September 6th, 2016, 11pm EST. The top two trending topics on Twitter were #AtlantaFX and #QueenSugar, so it’s safe to say that Black people are coming back to TV with a vengeance.
It feels like there was no trouble finding a show about Black people during the 90’s and even the early 2000’s. In the last decade, though, we’ve been absent from most networks, except BET and TV One. Even then, a good amount of the programming on those networks are reruns of 90’s classics. Breaking through the wall of Whiteness in recent years have been Blackish, on ABC, and Empire, on FOX. Even then, there’s been a distinct lack of Black people on mainstream television, but we might be seeing the end of that era.

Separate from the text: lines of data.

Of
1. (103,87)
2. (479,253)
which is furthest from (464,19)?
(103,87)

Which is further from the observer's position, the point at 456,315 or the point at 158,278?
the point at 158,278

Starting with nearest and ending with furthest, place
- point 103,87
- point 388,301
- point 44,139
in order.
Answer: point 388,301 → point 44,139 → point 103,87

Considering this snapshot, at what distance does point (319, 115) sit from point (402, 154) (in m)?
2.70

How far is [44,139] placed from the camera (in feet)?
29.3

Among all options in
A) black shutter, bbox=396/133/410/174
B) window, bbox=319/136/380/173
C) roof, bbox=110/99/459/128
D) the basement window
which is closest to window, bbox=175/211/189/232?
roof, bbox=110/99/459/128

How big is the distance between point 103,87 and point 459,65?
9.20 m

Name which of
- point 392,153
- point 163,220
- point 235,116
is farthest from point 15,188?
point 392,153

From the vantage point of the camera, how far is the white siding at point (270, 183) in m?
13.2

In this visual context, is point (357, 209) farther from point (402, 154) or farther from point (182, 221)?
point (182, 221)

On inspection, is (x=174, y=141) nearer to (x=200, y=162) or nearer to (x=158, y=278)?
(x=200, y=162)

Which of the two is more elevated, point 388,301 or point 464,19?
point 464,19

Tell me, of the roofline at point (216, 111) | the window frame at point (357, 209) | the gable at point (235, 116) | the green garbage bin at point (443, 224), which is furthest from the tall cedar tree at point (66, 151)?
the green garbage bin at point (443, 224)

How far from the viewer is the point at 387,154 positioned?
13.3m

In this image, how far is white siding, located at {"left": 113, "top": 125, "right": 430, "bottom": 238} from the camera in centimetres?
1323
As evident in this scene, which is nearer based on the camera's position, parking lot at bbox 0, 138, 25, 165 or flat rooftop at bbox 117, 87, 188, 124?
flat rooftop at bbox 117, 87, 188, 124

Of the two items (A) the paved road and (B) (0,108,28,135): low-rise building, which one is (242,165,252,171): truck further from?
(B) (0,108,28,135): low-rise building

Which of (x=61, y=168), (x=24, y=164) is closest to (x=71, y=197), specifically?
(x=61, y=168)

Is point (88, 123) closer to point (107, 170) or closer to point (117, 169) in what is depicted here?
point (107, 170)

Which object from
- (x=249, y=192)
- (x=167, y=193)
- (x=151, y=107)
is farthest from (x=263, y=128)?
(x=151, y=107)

In coming back to Disney, Zendaya took a production position on her show K.C. Undercover. She’s used this opportunity to bring Blackness back to Disney and add a lot more diversity to the network. It’s not just in casting, the change we’re seeing has Black people in managerial and production positions. We’ve had this on networks like BET, OWN, and TV One, but it’s no secret that those are mostly watched by Black people. This new era brings Black led shows to mainstream audiences.
This isn’t Stranger Things with one Black lead. This isn’t Orange is the New Black with no Black writers. This certainly isn’t the CW’s Arrow, whitewashing characters every chance they get. No, these are shows like The Get Down and the anticipated Luke Cage; Black people making shows about Black people for Black people. Sure, everyone can enjoy them, but it’s a special treat for us who notice and appreciate the nuances and references. When non-Black writers try to write about Black people it’s usually done stereotypically, or tries too hard not to be stereotypical. Like everyone else, we are multifaceted people and don’t have to be fit into one specific grouping or mold. Black kids can like hip-hop and also like Dungeons and Dragons, and Black people understand that. Only we can write ourselves honestly.
It’s something that we’ve been missing for far too long. We’re tired of having to settle for our token Black character we can relate to. We’re tired of seeing non-Black writers horribly writing Black people. Our triumphant return to television is long past due, and I think we’re finally ushering in the new age of Blackness on TV.